A block of data »
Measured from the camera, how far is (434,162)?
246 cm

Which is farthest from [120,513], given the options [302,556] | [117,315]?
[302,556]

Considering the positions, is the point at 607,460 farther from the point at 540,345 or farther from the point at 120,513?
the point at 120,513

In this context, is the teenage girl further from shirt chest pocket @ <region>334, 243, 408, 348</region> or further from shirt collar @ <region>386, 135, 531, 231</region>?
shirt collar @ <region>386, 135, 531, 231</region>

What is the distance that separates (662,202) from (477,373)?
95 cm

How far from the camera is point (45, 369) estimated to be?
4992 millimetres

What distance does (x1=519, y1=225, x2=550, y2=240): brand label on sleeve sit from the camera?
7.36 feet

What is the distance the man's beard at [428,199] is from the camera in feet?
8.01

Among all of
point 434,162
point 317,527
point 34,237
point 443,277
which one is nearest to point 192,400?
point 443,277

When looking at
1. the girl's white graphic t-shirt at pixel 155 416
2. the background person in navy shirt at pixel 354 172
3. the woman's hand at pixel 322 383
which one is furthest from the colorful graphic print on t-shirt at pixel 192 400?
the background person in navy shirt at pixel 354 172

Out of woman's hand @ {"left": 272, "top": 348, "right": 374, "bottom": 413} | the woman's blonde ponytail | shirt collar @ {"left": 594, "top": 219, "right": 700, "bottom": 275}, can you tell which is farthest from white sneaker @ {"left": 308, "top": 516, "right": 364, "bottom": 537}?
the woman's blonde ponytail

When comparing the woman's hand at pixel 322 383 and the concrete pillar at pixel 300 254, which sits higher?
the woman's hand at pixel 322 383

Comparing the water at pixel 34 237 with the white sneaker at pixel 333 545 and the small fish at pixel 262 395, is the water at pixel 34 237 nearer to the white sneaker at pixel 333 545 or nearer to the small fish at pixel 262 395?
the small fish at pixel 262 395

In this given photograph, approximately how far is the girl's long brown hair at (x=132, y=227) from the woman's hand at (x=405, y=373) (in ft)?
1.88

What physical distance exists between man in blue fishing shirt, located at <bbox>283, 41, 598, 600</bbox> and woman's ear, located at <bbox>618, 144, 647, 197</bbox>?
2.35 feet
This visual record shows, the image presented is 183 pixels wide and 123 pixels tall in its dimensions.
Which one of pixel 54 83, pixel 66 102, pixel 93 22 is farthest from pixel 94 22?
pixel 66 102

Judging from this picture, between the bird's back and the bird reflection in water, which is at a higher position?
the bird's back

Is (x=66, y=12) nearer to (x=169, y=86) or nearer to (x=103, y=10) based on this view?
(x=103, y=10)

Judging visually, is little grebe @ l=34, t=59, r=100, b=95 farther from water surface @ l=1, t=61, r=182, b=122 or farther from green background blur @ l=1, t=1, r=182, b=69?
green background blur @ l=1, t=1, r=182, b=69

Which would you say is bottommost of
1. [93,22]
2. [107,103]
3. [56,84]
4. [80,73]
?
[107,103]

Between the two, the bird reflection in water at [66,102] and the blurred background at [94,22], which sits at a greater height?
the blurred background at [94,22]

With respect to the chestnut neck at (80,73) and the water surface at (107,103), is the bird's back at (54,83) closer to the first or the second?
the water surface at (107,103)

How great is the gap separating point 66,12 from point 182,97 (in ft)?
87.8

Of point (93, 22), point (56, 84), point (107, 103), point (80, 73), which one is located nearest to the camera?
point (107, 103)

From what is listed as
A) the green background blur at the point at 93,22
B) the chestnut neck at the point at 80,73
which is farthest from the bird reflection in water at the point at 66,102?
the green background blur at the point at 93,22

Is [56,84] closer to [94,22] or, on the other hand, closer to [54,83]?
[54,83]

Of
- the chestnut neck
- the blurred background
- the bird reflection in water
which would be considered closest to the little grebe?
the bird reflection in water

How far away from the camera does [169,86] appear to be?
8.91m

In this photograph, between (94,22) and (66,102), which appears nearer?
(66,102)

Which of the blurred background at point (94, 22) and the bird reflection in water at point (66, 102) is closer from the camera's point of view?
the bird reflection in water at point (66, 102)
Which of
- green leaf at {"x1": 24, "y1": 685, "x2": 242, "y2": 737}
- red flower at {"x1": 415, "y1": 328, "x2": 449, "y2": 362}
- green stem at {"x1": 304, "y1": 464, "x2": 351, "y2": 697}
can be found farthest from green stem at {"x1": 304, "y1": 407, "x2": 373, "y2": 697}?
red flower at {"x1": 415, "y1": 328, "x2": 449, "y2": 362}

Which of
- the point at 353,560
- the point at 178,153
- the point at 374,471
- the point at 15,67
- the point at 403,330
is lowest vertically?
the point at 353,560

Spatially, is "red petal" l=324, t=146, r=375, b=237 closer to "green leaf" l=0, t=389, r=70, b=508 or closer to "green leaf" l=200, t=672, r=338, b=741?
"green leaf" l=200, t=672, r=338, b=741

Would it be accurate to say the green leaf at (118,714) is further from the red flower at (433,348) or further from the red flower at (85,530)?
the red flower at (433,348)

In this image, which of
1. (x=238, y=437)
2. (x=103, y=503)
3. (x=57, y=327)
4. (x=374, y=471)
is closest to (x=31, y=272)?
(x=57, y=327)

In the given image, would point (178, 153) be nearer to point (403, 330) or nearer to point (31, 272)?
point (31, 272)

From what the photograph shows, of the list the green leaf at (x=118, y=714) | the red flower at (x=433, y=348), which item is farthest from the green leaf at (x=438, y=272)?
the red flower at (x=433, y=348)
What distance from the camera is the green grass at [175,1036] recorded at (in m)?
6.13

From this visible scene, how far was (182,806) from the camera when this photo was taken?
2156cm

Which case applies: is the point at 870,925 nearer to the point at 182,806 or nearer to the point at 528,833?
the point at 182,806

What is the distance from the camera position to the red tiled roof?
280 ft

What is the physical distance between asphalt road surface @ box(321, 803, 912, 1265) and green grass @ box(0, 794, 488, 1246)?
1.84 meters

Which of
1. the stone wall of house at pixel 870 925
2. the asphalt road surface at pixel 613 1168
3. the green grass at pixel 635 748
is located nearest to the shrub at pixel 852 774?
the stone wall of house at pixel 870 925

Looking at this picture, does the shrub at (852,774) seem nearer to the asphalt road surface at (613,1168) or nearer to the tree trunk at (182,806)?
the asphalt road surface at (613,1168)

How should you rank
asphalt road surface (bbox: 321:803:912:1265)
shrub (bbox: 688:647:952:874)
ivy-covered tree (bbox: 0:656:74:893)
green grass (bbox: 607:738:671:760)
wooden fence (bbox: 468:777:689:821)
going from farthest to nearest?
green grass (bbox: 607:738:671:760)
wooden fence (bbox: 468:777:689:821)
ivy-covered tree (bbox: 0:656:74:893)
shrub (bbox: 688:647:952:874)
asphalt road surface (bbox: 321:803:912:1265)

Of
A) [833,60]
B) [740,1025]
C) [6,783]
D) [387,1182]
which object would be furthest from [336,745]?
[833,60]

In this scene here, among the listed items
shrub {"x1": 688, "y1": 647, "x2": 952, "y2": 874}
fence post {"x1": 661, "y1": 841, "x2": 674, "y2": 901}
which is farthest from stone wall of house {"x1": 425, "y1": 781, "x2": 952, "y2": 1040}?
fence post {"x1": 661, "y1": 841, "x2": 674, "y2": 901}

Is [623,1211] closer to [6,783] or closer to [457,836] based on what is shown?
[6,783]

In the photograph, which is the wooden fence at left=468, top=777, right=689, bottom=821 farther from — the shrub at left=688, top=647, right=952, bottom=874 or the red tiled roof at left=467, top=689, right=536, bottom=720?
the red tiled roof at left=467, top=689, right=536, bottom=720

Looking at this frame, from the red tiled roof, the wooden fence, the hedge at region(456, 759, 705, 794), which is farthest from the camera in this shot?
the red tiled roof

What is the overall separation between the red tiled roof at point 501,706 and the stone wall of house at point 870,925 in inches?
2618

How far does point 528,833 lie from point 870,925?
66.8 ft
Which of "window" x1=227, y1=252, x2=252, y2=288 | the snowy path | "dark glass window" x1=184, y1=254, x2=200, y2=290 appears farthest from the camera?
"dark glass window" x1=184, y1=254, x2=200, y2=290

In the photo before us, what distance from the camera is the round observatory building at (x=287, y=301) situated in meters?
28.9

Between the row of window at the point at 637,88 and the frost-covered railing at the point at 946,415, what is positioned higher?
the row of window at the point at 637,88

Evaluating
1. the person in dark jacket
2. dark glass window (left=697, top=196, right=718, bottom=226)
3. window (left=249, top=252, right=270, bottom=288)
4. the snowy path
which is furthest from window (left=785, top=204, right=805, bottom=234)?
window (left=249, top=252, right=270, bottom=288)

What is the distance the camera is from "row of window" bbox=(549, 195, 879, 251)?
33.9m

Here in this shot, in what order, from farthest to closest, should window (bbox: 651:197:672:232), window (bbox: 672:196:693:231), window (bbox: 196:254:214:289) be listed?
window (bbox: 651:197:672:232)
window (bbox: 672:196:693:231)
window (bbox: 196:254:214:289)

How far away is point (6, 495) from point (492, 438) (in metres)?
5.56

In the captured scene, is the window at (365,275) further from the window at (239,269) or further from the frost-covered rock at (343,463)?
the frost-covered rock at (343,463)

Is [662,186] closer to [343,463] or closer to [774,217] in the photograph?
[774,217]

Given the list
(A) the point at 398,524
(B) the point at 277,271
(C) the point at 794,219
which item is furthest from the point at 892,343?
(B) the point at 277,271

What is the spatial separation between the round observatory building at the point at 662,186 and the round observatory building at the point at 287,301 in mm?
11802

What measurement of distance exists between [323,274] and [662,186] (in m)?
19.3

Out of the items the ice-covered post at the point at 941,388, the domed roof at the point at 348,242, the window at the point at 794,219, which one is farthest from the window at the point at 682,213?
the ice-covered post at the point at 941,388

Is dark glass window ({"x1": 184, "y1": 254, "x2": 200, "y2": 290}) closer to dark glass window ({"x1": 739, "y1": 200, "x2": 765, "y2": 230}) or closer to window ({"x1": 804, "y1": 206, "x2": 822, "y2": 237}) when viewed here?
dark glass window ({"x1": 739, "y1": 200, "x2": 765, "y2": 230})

INSTRUCTION » Only the lines from the one that contains "What measurement of" to the end of the entries above should be given again, exactly and in full.

TASK RESPONSE »
What measurement of distance exists between [323,274] and [662,186] (in m)?
19.3

Out of the items the ice-covered post at the point at 941,388, the domed roof at the point at 348,242, the window at the point at 794,219, which one is farthest from the window at the point at 682,213?
the ice-covered post at the point at 941,388

Is dark glass window ({"x1": 184, "y1": 254, "x2": 200, "y2": 290}) closer to dark glass window ({"x1": 739, "y1": 200, "x2": 765, "y2": 230}) or closer to window ({"x1": 804, "y1": 206, "x2": 822, "y2": 237}) when viewed here?
dark glass window ({"x1": 739, "y1": 200, "x2": 765, "y2": 230})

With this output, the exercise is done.